# Extracted material
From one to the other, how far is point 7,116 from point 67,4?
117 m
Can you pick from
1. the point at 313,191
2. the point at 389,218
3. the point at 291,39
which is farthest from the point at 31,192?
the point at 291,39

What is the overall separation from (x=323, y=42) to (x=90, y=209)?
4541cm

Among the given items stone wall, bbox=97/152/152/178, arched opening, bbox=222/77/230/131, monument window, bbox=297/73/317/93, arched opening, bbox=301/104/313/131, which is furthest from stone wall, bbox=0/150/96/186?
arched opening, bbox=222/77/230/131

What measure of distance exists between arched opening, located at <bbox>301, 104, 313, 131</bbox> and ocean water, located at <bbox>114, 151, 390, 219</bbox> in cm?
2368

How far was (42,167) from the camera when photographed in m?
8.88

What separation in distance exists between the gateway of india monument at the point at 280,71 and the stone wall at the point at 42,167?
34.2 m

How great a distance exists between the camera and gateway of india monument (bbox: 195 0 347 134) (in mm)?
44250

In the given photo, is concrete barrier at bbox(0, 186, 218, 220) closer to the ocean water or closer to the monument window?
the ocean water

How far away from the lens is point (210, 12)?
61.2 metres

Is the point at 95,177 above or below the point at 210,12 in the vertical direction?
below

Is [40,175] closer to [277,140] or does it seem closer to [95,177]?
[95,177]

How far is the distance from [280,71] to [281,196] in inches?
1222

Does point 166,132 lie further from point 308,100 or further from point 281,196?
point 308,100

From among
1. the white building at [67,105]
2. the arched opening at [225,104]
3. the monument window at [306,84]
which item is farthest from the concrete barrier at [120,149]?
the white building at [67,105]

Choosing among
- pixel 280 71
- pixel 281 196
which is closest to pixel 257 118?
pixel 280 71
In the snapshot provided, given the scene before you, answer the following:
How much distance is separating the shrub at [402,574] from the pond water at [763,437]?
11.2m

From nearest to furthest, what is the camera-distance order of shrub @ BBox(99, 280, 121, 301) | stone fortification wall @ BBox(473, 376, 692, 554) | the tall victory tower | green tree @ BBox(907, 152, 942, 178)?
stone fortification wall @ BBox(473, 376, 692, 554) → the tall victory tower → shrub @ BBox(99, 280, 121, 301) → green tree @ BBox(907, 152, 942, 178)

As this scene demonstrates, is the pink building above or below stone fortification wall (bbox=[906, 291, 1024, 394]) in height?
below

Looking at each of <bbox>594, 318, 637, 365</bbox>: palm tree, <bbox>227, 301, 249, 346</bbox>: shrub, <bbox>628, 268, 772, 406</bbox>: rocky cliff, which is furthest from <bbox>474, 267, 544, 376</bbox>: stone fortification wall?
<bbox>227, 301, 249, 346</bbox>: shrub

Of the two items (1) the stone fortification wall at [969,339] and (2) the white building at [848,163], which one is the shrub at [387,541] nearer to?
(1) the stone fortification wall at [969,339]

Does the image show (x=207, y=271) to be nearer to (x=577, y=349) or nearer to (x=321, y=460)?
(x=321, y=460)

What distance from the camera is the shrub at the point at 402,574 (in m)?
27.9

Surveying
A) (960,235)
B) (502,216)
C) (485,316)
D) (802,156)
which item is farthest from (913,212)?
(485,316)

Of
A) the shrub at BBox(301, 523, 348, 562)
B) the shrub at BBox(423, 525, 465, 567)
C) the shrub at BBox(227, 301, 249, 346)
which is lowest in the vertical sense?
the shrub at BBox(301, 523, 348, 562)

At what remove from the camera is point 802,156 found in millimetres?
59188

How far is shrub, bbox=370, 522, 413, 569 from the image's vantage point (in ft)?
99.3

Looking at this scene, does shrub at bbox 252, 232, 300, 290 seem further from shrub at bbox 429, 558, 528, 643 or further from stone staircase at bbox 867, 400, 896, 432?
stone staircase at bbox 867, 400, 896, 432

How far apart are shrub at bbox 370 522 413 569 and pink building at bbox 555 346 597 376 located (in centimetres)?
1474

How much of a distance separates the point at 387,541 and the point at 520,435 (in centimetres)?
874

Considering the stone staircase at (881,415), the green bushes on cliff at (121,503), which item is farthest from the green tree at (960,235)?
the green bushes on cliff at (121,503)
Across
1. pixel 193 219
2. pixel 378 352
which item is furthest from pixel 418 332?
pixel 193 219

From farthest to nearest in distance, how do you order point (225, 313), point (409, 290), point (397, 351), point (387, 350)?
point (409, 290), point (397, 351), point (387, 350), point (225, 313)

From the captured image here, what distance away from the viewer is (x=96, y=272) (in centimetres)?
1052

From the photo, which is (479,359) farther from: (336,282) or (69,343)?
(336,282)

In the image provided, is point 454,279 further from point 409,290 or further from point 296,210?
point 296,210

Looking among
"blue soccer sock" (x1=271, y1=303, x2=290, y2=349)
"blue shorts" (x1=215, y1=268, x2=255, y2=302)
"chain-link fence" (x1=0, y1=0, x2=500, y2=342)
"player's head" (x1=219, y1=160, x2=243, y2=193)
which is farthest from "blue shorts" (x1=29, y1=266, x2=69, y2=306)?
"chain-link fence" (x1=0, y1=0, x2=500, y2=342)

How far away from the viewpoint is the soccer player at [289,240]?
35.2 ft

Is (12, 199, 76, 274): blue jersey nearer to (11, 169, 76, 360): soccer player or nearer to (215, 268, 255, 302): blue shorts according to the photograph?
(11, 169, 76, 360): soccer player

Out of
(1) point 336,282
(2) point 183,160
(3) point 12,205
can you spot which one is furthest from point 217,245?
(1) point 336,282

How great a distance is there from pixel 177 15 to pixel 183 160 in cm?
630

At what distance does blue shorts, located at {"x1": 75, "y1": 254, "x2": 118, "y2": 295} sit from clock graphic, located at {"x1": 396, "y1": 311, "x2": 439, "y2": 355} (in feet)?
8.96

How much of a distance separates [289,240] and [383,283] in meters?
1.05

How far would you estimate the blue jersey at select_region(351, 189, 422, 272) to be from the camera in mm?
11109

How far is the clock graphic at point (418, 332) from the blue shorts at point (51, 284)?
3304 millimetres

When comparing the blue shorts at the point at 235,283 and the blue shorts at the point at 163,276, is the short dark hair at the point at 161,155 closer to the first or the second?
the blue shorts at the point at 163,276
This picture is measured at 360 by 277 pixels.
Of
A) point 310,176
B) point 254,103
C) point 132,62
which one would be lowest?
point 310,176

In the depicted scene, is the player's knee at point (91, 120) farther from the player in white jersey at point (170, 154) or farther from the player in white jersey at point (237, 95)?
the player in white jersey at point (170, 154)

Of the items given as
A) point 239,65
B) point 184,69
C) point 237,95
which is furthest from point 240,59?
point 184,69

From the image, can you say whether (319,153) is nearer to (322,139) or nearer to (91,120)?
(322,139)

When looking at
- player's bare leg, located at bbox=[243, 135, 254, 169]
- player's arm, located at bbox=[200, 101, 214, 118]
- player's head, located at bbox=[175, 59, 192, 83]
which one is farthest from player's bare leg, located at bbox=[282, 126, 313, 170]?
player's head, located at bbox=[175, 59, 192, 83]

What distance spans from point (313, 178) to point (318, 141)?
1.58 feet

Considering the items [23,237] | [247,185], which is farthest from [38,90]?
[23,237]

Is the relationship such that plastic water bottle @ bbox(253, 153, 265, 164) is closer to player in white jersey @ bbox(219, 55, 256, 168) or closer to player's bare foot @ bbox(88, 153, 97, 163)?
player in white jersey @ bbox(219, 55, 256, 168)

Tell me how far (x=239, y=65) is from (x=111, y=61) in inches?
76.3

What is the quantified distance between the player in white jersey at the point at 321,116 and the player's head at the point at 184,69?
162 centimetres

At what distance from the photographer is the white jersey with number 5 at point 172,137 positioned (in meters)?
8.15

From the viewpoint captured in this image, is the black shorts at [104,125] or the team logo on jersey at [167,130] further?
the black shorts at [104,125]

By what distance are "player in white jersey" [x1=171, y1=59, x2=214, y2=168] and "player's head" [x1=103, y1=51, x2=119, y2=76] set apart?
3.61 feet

# Goal of the exercise
Only the lines from the one that contains "Of the items given as" to the end of the data should be output, exactly as they appear.

# Written answer
Of the items given as
A) point 239,65
B) point 184,69
C) point 237,95
which is furthest from point 240,59?
point 184,69

From the image, can you say whether (319,153) is nearer to (322,139) or nearer to (91,120)?
(322,139)

When looking at
- player's bare leg, located at bbox=[243, 135, 254, 169]
- player's arm, located at bbox=[200, 101, 214, 118]
- player's head, located at bbox=[175, 59, 192, 83]
which one is farthest from player's bare leg, located at bbox=[282, 126, 313, 170]?
player's head, located at bbox=[175, 59, 192, 83]

What distance spans from point (313, 178) to point (318, 141)?
1.58 feet

Considering the items [23,237] | [247,185], which is farthest from [38,90]?
[23,237]

Is the relationship such that plastic water bottle @ bbox(253, 153, 265, 164) is closer to player in white jersey @ bbox(219, 55, 256, 168) or closer to player's bare foot @ bbox(88, 153, 97, 163)?
player in white jersey @ bbox(219, 55, 256, 168)

Tell me how far (x=239, y=65) is from (x=111, y=61) in inches?
76.3

What is the quantified distance between the player in white jersey at the point at 321,116 and the player's head at the point at 184,69?
162 centimetres

At what distance from the photographer is the white jersey with number 5 at point 172,137 positioned (in meters)?
8.15

From the viewpoint captured in this image, is the black shorts at [104,125] or the team logo on jersey at [167,130] further?
the black shorts at [104,125]

By what distance are "player in white jersey" [x1=171, y1=59, x2=214, y2=168] and "player's head" [x1=103, y1=51, x2=119, y2=76] set apart?
3.61 feet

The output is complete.